Since his father, known as Pop to his kids, played violin and his mother played piano, it was only natural that young Eddie Graf would be drawn to music. His father, a regular at fiddle festivals in the Kitchener area, started Eddie on both violin and clarinet at age five, and it wasn’t long, with some coaching from his mother, before Eddie had learned to play chords on the piano to accompany the fiddlers.

At age 13, Eddie joined the local boys’ band, where the featured boy trumpet soloist was a lad named Erich Traugott, who later was one of the stars of Rob McConnnel’s original Boss Brass. In his late teens Eddie worked in a grocery warehouse by day and played around town in the evenings. In those days in Ontario there were no bars or clubs where alcohol was served. Beer was available for men in beverage rooms. Ladies were permitted, if escorted, to drink in separate “Ladies and Escorts” rooms. It was in one such room where he was hired to play piano one night a week. Among other selections in his repertoire, a piano version of the famous Meditation from the opera Thaïs was a favourite. He was paid the princely sum of $1.25 per night plus free beer. Since he was under-age and a non-drinker, he gave the beer to friends. With money coming in from music, he set his sights on a saxophone. The price was $75. One dollar of each evening’s pay went to pay for his new instrument. (The night before this most recent birthday party, Eddie, as a regular member of the Encore Symphonic Concert Band, played a couple of sax solos in a concert.

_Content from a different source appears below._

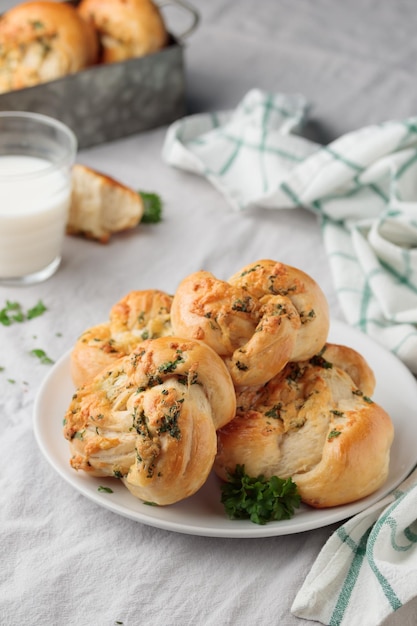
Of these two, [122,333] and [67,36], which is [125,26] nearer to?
[67,36]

I have it on good authority that these solos were on a newer sax.)

It wasn’t until he joined the army at age 20 that he became a full-time musician. When he enlisted at Wolseley Barracks in London, Ontario, Eddie was assigned to play second clarinet in the band. While there, he also played in various big bands around town and continued to arrange. Meanwhile, over in England, Canadian Bob Farnon, formerly of the old CBC radio show The Happy Gang, had been given the job of assembling musical show groups to entertain service personnel. On a trip back to Canada to line up more talent for his “Army Shows,” Farnon visited Wolseley Barracks. Eddie auditioned and was soon sent off to England.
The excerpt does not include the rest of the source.